Building skills through training: Ideally we have a solid L&D Data Strategy in place that enables us to link learning content with skills and a proficiency level. That way people can select what skills they want to develop and either get recommendations through AI or can search themselves for relevant content themselves. It also provides a great opportunity for analytics by being able to clearly track if people are consuming content in line with your skills strategy and needs. It can create interesting visuals like the ones below from mylearninginsights.com. But the fact that we have linked content with a skill and proficiency level, does NOT mean that the participant has gained the knowledge, or build the skill after consuming the content. That is a big assumption that I have addressed earlier. Unfortunately, many content providers still claim that consuming content = building skills without mentioning this very significant assumption which is a shame as it causes many of us to oversimplify the art and science of building skills.
So what to do with assumptions?
As said at the beginning of this post, you cannot perform any analysis without making assumptions as you will never ever have all the relevant data available. However, totally ignoring assumptions altogether will result in incorrect and possibly harmful insights. It could also harm the credibility of L&D if stakeholders find our crucial assumption were made without being clear on this. Especially when others do not agree with your assumptions!
My recommendation is to always include the following 3 (or actually 4) guidelines in your analysis project or product.
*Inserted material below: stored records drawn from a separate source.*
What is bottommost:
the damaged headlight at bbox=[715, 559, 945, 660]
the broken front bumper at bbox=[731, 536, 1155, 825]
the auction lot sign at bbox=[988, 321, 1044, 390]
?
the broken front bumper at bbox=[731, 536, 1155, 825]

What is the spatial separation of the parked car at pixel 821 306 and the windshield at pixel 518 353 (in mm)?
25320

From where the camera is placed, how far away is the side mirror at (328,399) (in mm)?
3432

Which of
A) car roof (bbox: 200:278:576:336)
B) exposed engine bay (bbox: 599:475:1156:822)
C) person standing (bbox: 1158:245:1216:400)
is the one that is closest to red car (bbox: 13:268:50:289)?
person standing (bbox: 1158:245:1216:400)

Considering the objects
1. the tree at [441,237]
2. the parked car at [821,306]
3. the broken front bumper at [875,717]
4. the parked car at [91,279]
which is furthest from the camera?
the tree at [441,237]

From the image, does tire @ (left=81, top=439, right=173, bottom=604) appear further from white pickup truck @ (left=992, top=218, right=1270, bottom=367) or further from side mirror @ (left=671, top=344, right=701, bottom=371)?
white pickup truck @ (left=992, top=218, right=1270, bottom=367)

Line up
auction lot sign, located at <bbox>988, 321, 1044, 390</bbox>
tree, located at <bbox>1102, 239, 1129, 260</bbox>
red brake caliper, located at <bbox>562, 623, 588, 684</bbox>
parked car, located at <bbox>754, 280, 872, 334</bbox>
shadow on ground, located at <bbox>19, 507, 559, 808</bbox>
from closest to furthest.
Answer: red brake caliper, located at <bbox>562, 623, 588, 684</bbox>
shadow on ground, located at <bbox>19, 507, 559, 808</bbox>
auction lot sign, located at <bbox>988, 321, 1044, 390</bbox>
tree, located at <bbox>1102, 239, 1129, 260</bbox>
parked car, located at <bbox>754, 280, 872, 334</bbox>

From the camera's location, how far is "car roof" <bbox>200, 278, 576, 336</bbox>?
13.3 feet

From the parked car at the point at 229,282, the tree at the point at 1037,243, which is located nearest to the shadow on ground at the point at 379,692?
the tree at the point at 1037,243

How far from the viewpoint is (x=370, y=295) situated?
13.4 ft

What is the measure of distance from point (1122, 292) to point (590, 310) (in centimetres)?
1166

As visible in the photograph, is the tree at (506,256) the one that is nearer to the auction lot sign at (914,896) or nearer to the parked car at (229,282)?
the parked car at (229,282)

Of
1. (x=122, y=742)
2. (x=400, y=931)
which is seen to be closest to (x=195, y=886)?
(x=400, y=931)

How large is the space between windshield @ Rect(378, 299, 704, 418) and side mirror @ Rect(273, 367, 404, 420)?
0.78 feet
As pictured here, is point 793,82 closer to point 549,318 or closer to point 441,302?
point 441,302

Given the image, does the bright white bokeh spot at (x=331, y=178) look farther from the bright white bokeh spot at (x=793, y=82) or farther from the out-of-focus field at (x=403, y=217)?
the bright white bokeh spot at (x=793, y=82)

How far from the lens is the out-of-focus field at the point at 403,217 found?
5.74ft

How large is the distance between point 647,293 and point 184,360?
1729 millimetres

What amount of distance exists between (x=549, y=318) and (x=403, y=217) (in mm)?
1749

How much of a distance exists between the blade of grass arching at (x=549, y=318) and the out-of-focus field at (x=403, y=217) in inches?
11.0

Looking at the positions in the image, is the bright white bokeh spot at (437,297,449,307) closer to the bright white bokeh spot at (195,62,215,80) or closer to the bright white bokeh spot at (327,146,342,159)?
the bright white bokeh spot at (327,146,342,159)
- Limit the number of assumptions to the absolute minimum
- Always record every assumption you make, and ideally for each assumption estimate the level of impact of the assumption on your analysis and outcomes
- Test you assumptions periodically to ensure they still hold up. As a minimum the high impact assumptions should be tested through additional data analysis. If no data is available, assumptions can be tested through engagement with you key stakeholders to make sure that they accept them.
The fourth guideline is to be transparent on assumptions and humble in your claims. Transparency will help others understand what assumptions you have made and why, so they can take that information and insights into their context.
Being humble is to be realistic on how well your insights would hold up in the real world. Using ‘perceived impact’ rather than ‘impact’ when analyzing course evaluation data only. Using statements like “people are building skills in these area’s through L&D”, rather than “people have build skills” will help.
Part 2 of the series will address the the very frequent mistake made in statistics and analytics (on purpose or by accident) by mixing up correlation and causation.